In Amsterdam, a ‘Once-in-a-Lifetime’ Vermeer Exhibition Celebrates the Artist’s Enduring Mystery

On an early spring afternoon outside the Rijksmuseum, Amsterdam’s mecca of Dutch Golden Age painting, queues are stretching all the way up to the adjacent park square. Six weeks have passed since the opening of the museum’s blockbuster Vermeer show—billed as a “once in a lifetime” event, the exhibition features the largest number of the artist’s works ever assembled, and the largest ever likely to be again—and the feverish interest surrounding it shows no sign of abating. 

By the exhibition’s second day in February, all 450,000 entry slots had sold out, meaning tickets are now about as precious a commodity as a flower bulb at the height of tulip mania.
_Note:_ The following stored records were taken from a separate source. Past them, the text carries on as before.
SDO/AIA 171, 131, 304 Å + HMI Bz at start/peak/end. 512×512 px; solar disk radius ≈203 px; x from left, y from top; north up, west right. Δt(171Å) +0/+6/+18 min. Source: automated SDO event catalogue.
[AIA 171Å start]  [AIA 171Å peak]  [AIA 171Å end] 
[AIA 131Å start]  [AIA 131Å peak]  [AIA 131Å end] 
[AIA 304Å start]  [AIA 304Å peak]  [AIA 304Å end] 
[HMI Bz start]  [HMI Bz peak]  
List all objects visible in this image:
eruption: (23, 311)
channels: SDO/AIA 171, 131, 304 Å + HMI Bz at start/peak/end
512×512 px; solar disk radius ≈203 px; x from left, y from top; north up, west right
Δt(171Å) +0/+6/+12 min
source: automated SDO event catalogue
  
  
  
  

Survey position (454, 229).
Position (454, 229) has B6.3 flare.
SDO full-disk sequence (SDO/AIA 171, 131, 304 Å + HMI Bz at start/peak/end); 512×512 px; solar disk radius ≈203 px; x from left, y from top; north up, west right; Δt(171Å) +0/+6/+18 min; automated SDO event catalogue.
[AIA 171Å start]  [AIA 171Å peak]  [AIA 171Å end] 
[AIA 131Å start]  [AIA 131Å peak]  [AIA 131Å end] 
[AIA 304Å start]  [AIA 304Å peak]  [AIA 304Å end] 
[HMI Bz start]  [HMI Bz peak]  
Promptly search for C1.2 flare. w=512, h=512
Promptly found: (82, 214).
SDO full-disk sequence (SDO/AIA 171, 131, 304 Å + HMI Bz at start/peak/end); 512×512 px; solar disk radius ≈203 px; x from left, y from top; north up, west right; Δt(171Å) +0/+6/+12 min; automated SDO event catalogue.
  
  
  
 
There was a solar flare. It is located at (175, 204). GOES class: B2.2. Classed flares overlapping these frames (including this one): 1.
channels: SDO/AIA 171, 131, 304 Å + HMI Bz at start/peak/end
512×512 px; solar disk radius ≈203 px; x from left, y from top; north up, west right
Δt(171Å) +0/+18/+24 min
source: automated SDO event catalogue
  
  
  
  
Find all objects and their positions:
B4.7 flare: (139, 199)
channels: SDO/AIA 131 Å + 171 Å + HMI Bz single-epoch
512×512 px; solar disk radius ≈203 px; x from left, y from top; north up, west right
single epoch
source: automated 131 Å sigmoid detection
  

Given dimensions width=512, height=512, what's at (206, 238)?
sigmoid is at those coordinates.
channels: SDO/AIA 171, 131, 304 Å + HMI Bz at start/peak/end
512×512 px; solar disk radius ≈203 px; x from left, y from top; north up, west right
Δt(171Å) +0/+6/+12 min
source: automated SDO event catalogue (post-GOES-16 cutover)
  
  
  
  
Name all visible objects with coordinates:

Visitors have flown in from all four corners of the globe to witness it, seeking what is arguably spring 2023’s most coveted accessory: a yellow entry wristband. The frenzied clamor for tickets has probably only been matched recently by the announcement of Beyoncé’s Renaissance tour—except, in this case, the gilded megastar in question is an unassuming 17th-century genre painter and not-very-successful art dealer from the sleepy Dutch city of Delft. 

What, exactly, is it about Vermeer—one of the stillest, smallest voices within the pantheon of Old Master painting—that has made him such a world-dominating phenomenon? During his lifetime, the artist was well-respected, but not exactly well-known: he is believed to have worked mostly with the same patron in his hometown up to Vermeer’s untimely death at the age of 43, and word of his remarkable sensitivity and technical prowess didn’t reach much further than the outer ring of Delft’s canals and those of the nearby city of The Hague. Following that, he wallowed in obscurity for centuries before he was rediscovered in the latter half of the 19th century by a pair of French art historians. A notable mention in Proust’s À la recherche du temps perdu, in which the artist’s View of Delft offers the protagonist a moment of revelatory beauty so profound he dies on the spot, helped to spread the word; as did, much later, the fictionalization of his life in Tracy Chevalier’s 1999 bestseller Girl with a Pearl Earring. But none of this explains what it is about the quietude and unpretentiousness of Vermeer’s work that continues to capture the contemporary imagination.

The curators of the exhibition—titled simply, definitively, “Vermeer”—have presented the exhibition in a way that lets us answer that question ourselves, or at least try to. There are no bells and whistles: the rooms are painted in sumptuous, darkened jewel tones, and hung with velvet curtains that echo those seen in Vermeer’s domestic scenes; simple semi-circular balustrades around the paintings distribute the thronging crowds around them evenly, allowing everyone a decent look; wall texts are deliberately placed in other parts of the room, forcing you to really look at the paintings, uninterrupted by the hunt for contextual clues. The spaces are laid out as elegantly, and with the same deceptive simplicity, as the rooms and doorways within the paintings themselves.